Recorded in the Martinek Studios, Prague, November/ December 1995
NAXOS 8.553784 [71.09]

Naxos has quietly been doing a grand job on behalf of the music of Bohuslav Martinů. We have two volumes of the chamber music, all six symphonies also his major choral and orchestral work ‘The Epic of Gilgamesh’ and now the complete string quartets in three volumes. There is an element of ‘anorakism’ in us all but it’s worth saying that if you were to buy that lot, the composer’s most significant compositions, it would set you back only about Ł40.

These three quartets make strange bedfellows. The 4th is a typically Czech work. I suppose if Janáček had lived on into the 1930s he might have written a third quartet like this. The 5th is a very fine and intense work more in the style of Bartók; dissonant, aggressive and rhythmic. The 7th is neo-classical and to emphasise that it has three movements with a central Andante and a final allegro seeming to update Vivaldi.

But why do composers write seven or more quartets? Aren’t there enough in the world? Martinů was very prolific and sometimes one wonders in certain works if the composer really had anything to say. The 7th quartet for me is like that. Its twenty-one minutes is stretched out into ramblings and note spinning without much point ‘signifying nothing’, unless I’m missing a point somewhere about music of the neo-classical era. Martinů’s tendency towards notespinning is especially noticeable in the immediate post-war period once he had settled into the security of life in New York. This is, of course, a very personal view.

The other two quartets are fortunately quite different. They pre-date the time when Martinů was driven out of his native homeland by the Nazis in 1940. As such they have more of the earthy Czech quality we associate with works like ‘In memory of Lidice’, finished in 1943 but started well before the war, and the Field Mass (1939). These quartets are each four movement pieces with typically hard-driven scherzos full of momentum and wonderful singing cross-rhythms. Each has a lyrical Adagio slow movement.

Czech dances never seem to be far away not only in the scherzos but, for instance in the first movement of the 4th quartet written in Paris. This also has a typically contrasting second subject. The fourth movement likewise "draws on Moravian and Czech sources for its inspiration". I quote the booklet notes by a writer who has in common with Martinů the fact that (for Naxos and Marco Polo at least) he is wonderfully prolific, Keith Anderson. Not only does he succinctly write about the composer’s life he also gives us analytical notes that are helpful and not overly academic. Of the 5th quartet he tells us that: "political circumstances prevented its performance in 1939 and that it had to wait until 1958 for its 1st performance". It is the longest and finest of the three with a substantial finale, which grows from a suspense laden Lento into a rollicking Allegro. It must have been very frustrating for the composer to wait almost twenty years before he could hear it. But surely Martinů knew Bartók’s 3rd Quartet of 1927.

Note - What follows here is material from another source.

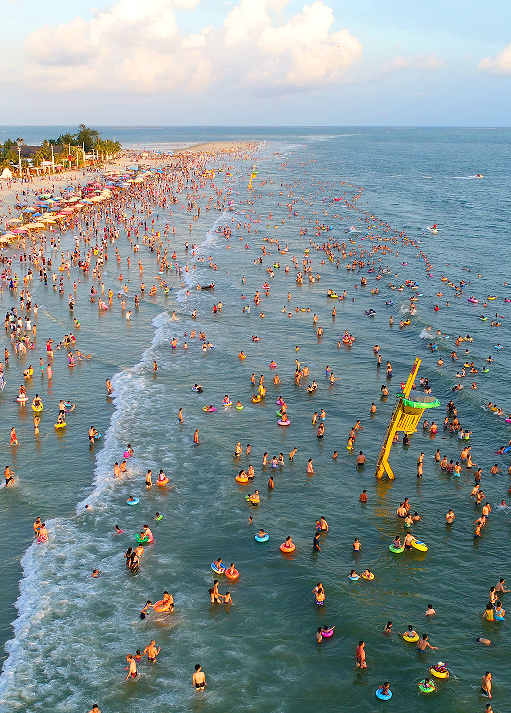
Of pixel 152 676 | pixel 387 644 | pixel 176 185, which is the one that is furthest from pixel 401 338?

I have to say that I have not heard these works before and I therefore feel unable to criticize the performances and to draw comparisons. However I must warn purchasers that the recording seems to be rather top heavy. The cello playing of Jitka Vlasankova may need to be more decisive and clear being here rather subsumed within the group. I shall blame the recording for this. The simple expedient of turning up the bass on the amplifier moderates the effect.

The quartet players are pictured within but why, again, has Naxos taken over seven years to release this disc?